- _Stored dataset items_
- - - - - - -

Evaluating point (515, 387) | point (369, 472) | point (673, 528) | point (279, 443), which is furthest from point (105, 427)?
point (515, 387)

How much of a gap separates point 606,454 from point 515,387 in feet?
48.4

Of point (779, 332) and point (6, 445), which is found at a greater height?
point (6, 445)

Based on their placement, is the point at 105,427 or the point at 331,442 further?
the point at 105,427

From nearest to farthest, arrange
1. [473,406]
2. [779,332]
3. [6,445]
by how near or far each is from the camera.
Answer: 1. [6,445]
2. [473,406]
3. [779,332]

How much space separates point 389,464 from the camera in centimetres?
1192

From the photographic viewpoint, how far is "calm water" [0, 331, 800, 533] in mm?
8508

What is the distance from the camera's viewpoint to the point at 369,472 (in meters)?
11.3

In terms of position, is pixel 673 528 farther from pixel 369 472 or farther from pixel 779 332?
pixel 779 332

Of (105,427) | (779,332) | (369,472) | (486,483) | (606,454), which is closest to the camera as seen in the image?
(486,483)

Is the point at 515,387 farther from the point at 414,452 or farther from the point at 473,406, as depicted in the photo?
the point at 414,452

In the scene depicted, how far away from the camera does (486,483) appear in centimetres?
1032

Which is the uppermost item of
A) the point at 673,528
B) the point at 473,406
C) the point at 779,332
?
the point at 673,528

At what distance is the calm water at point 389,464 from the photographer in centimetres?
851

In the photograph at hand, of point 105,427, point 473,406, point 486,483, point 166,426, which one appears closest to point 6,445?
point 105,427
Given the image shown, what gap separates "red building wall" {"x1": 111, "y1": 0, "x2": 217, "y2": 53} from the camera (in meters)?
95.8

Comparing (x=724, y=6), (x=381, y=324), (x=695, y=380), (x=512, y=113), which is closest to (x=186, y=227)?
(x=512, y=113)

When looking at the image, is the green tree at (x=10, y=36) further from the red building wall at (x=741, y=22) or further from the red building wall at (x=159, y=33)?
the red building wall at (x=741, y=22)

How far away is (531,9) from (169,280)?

- - - - - - -

- _PROBLEM DETAILS_
Extract all of the data above and output it character for character.

- _ANSWER IN FULL_
Evaluating point (515, 387) | point (369, 472) | point (673, 528) | point (279, 443), which is furthest from point (105, 427)?
point (515, 387)

How much of a gap separates point 606,454 from point 515,387 in feet?
48.4

Of point (779, 332) and point (6, 445), which is found at a greater height?
point (6, 445)

Based on their placement, is the point at 105,427 or the point at 331,442 further?
the point at 105,427

From nearest to farthest, arrange
1. [473,406]
2. [779,332]
3. [6,445]
by how near or far each is from the camera.
Answer: 1. [6,445]
2. [473,406]
3. [779,332]

How much space separates point 389,464 from the camera in centimetres?
1192

From the photographic viewpoint, how far is "calm water" [0, 331, 800, 533] in mm?
8508

What is the distance from the camera's viewpoint to the point at 369,472 (in meters)?
11.3

In terms of position, is pixel 673 528 farther from pixel 369 472 or farther from pixel 779 332?
pixel 779 332

Of (105,427) | (779,332) | (369,472) | (486,483) | (606,454), which is closest to the camera as seen in the image?
(486,483)

Is the point at 515,387 farther from the point at 414,452 or farther from the point at 473,406, as depicted in the photo?
the point at 414,452

In the scene depicted, how far away from the camera does (486,483) appear in centimetres?
1032

Which is the uppermost item of
A) the point at 673,528
B) the point at 473,406
C) the point at 779,332
?
the point at 673,528

At what distance is the calm water at point 389,464 from the photographer in centimetres?
851

In the photograph at hand, of point 105,427, point 473,406, point 486,483, point 166,426, which one appears closest to point 6,445?
point 105,427
Given the image shown, what gap separates "red building wall" {"x1": 111, "y1": 0, "x2": 217, "y2": 53} from the camera (in meters)?
95.8

Comparing (x=724, y=6), (x=381, y=324), (x=695, y=380), (x=512, y=113), which is closest to (x=186, y=227)?
(x=512, y=113)

When looking at the image, is the green tree at (x=10, y=36) further from the red building wall at (x=741, y=22) or further from the red building wall at (x=159, y=33)?
the red building wall at (x=741, y=22)

How far away is (531,9) from (169,280)?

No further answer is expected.